Start of Records to process

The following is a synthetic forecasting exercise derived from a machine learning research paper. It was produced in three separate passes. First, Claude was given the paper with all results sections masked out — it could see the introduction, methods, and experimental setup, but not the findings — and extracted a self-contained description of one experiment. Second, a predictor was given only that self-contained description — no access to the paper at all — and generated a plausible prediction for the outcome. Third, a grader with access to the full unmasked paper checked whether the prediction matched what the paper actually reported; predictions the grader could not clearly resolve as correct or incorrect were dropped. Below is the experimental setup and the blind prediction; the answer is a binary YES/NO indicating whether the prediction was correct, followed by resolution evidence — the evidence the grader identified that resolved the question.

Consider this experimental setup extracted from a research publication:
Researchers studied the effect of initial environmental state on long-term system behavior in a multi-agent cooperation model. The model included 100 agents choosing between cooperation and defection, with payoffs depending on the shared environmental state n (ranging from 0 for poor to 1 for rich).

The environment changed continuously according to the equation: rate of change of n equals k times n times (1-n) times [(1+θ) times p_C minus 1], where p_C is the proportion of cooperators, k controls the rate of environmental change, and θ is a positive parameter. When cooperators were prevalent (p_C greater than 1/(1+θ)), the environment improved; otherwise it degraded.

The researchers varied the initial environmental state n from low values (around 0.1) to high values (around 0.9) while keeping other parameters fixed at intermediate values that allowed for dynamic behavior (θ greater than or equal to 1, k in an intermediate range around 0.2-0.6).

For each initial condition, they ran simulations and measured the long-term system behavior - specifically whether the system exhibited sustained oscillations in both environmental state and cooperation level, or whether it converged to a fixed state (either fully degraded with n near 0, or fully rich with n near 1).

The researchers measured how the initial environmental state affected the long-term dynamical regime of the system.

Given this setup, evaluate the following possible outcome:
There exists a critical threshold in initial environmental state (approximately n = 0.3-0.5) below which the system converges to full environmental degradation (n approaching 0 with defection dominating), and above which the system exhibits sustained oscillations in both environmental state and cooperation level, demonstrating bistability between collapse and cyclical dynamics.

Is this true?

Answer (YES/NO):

End of Records to process

Taking the line that contains "Given this setup, evaluate" as the starting point, copy every line through the end of the listing exactly, and write nothing further.

Given this setup, evaluate the following possible outcome:
There exists a critical threshold in initial environmental state (approximately n = 0.3-0.5) below which the system converges to full environmental degradation (n approaching 0 with defection dominating), and above which the system exhibits sustained oscillations in both environmental state and cooperation level, demonstrating bistability between collapse and cyclical dynamics.

Is this true?

Answer (YES/NO):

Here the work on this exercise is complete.